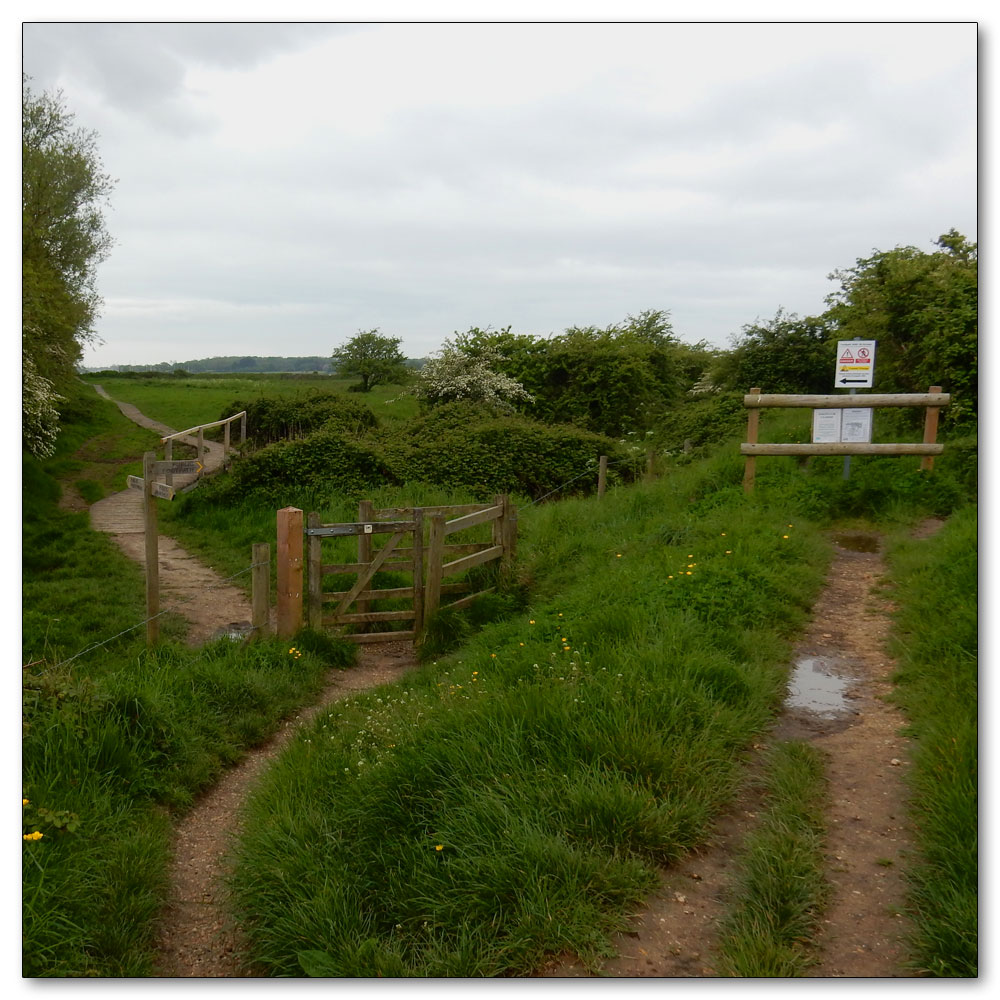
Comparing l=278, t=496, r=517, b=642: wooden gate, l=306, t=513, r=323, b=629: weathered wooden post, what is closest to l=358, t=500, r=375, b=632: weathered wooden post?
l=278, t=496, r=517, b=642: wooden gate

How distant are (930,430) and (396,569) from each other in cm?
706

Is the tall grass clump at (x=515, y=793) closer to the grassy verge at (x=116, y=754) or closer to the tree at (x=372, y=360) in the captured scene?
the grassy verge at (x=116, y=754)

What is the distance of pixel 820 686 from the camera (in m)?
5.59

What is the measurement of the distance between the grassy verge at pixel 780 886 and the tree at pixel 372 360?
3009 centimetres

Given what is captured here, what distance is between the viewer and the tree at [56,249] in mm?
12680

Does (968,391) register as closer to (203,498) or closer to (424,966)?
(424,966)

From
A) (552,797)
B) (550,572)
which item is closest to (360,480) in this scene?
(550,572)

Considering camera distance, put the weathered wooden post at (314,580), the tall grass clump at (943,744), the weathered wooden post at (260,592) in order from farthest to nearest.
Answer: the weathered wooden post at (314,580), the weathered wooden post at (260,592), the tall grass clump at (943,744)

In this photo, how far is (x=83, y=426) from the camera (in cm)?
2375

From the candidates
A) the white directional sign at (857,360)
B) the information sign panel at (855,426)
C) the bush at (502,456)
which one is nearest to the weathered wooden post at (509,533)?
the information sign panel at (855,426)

> [To be done]:
Copy all the entries above word for word, leaving out the pictures.

> [Task result]:
Comparing l=278, t=496, r=517, b=642: wooden gate, l=306, t=513, r=323, b=629: weathered wooden post, what is closest to l=358, t=500, r=375, b=632: weathered wooden post?
l=278, t=496, r=517, b=642: wooden gate

How distant are (930,430) and (396,569) from each other in cm?
706

Is the tall grass clump at (x=515, y=793) closer to the grassy verge at (x=116, y=754) or closer to the tree at (x=372, y=360) in the captured scene?
the grassy verge at (x=116, y=754)

What is the distance of pixel 820 686 from the camera (in m)?
5.59

What is the measurement of the distance between the grassy verge at pixel 780 886 and the tree at pixel 372 360?
3009 centimetres

Given what is captured here, what distance is between the viewer and the tree at [56,249] in mm?
12680

Does (968,391) register as closer to (203,498) or closer to (424,966)?
(424,966)

From
A) (552,797)
B) (550,572)
which item is closest to (360,480) in this scene?
(550,572)

Considering camera distance, put the weathered wooden post at (314,580), the tall grass clump at (943,744), the weathered wooden post at (260,592) in order from farthest to nearest.
Answer: the weathered wooden post at (314,580), the weathered wooden post at (260,592), the tall grass clump at (943,744)

In this photo, how far is (x=83, y=426) from the camera (in cm)?
2375

From the candidates
A) the white directional sign at (857,360)
B) the information sign panel at (855,426)
C) the bush at (502,456)
which one is nearest to the weathered wooden post at (509,533)?
the information sign panel at (855,426)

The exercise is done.